- [DIRECTIONS FOR THIS TASK] Continue the essay on talent and the son who took up guitar from where it stops below.

Talent

Talent. It is a strange thing. Some people ooze it without effort while others strive for it. A talent is a gift and it is a shame when a talent isn’t used.

I purchased a guitar for my eldest son Paul when he was quite small. He picked at it and strummed it as small kids do and then it gathered dust. I did try to teach him some chords but he seemed to have little interest. He took up violin in school and actually became quite good at it. He did study music as well.

One long hot Houston summer, I came home from work to discover Paul playing my electric guitar. Hours and hours on end in his room he strummed and played. after a few days, he could already play solos I could not. He asked for lessons and so I took him to a local guitar teacher for beginners. Within a couple of weeks, he was well past that teacher and so we found another. This one kept him going for about 6-months and then he was done too. We needed a real guitar virtuoso – a shredder who knew the theory and we found one in the shape of Joel Gregoire.

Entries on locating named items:
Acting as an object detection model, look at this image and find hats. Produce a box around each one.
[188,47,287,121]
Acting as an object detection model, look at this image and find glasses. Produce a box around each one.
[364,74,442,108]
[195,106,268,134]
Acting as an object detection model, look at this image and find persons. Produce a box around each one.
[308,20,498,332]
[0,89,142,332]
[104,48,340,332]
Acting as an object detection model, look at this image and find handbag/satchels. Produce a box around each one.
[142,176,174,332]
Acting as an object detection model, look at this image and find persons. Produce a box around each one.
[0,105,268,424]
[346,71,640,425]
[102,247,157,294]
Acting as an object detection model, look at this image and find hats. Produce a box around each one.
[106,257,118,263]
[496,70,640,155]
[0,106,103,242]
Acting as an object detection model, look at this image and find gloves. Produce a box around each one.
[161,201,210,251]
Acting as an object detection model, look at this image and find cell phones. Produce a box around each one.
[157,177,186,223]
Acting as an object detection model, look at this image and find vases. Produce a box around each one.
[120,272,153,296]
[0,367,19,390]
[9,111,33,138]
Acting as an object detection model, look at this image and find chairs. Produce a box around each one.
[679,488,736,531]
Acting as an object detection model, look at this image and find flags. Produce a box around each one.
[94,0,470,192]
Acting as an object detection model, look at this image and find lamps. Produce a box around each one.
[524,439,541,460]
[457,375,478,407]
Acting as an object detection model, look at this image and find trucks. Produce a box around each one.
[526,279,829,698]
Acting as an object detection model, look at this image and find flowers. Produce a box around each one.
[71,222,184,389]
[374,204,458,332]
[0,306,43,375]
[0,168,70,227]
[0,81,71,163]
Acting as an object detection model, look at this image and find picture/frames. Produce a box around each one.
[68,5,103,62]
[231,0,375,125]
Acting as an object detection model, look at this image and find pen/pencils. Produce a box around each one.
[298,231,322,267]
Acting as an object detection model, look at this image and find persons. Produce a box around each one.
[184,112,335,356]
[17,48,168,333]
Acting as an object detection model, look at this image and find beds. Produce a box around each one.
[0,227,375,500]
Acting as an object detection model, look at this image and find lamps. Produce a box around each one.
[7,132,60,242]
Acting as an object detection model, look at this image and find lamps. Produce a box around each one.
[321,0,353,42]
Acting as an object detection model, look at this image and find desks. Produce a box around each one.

- [ANSWER TO THE TASK]
Within a few months of lessons from Joel, Paul was playing beyond anything I had ever witnessed. He had been playing a few months and was already capable of intricate and complex and fast (was he ever fast) compositions. Of course, he loved music like Opeth and other guitar-oriented metal and progressive rock bands and tried to emulate them. He entered a national competition and although very nervous and shy, he won the local round! He hit a few bum notes but otherwise wowed everyone present.

He started composing too and we went in to a local studio and came out with Flight of the Mongoose. Flight of the Mongoose was a hit with the music community being download thousands of times. He worked with Joel to record a couple of other tracks as well. He spent a summer at the Berkeley School of Music in Boston. If I had been him, I would have been in bands, playing live and looking for fame and fortune. But not Paul. He wasn’t good enough you see and couldn’t seem to understand that it is the little imperfections that make music interesting.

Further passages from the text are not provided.